The middle cerebral artery, or MCA for short, is a major blood vessel that supplies the cerebral cortex of the brain. Blockages of this artery in the context of a stroke leads to damage to both the motor and sensory cortices of the brain. In particular, this leads to motor and sensory deficits in the upper limbs and face. Additional neurological deficits can vary depending on the side of the brain that is affected. If the stroke occurs on the dominant side of the brain, patients can present with aphasia, or an impaired ability to speak. This aphasia can be split further depending on the location of the infarct. If the stroke occurs in the superior division of the middle cerebral artery, patients will exhibit Broca’s aphasia. If the infarct occurs in the inferior division, then patients will exhibit Wernicke's aphasias, which is often associated with a visual field defect in the right superior quadrant.
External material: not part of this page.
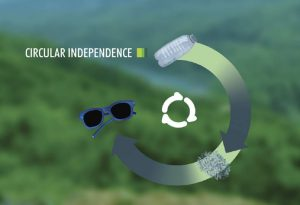 Η ανακύκλωση επιστρέφει στην Followgreen… με 20% έκπτωση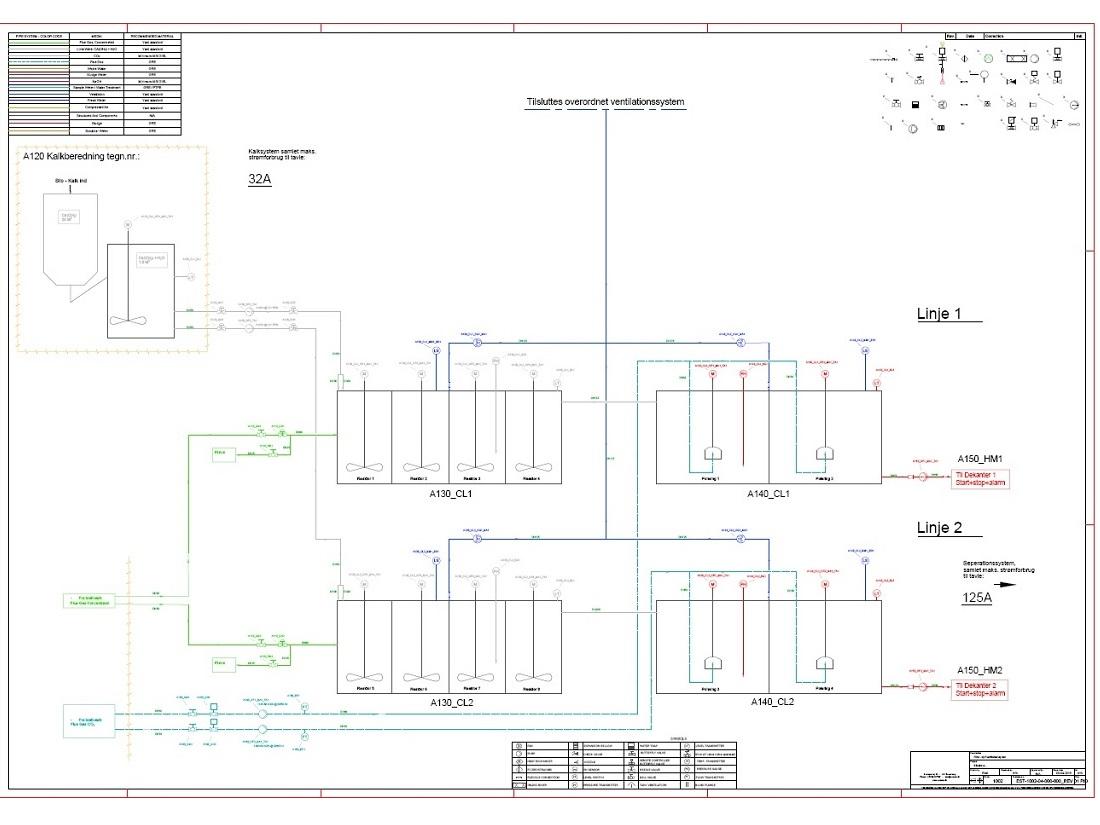 P&I diagrammer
Finally, if the MCA stroke occurs in the non-dominant hemisphere, patients may present with hemineglect.

Key Points

  • Middle Cerebral Artery (MCA)
    • Largest cerebral artery
      • Most commonly involved in cerebrovascular accidents
    • Area of Lesion
      • Motor and sensory cortices
        • Supplies parietal and temporal regions of the brain
    • Presentation
      • Mixed weakness/paralysis + sensory loss
        • Contralateral face + upper extremities
        • Lower extremity mostly spared
      • Aphasia (inability to speak)
        • If dominant hemisphere (usually left) is affected
        • Frontal lobe (brocas) aphasia if superior division of MCA affected
        • Temporal lobe (wernicke) aphasia if inferior division of MCA affected
          • associated with right superior quadrant visual field defect
            • due to temporal lobe involvement and damage to optic radiations
      • Hemineglect
        • If non-dominant hemisphere is affected (usually right)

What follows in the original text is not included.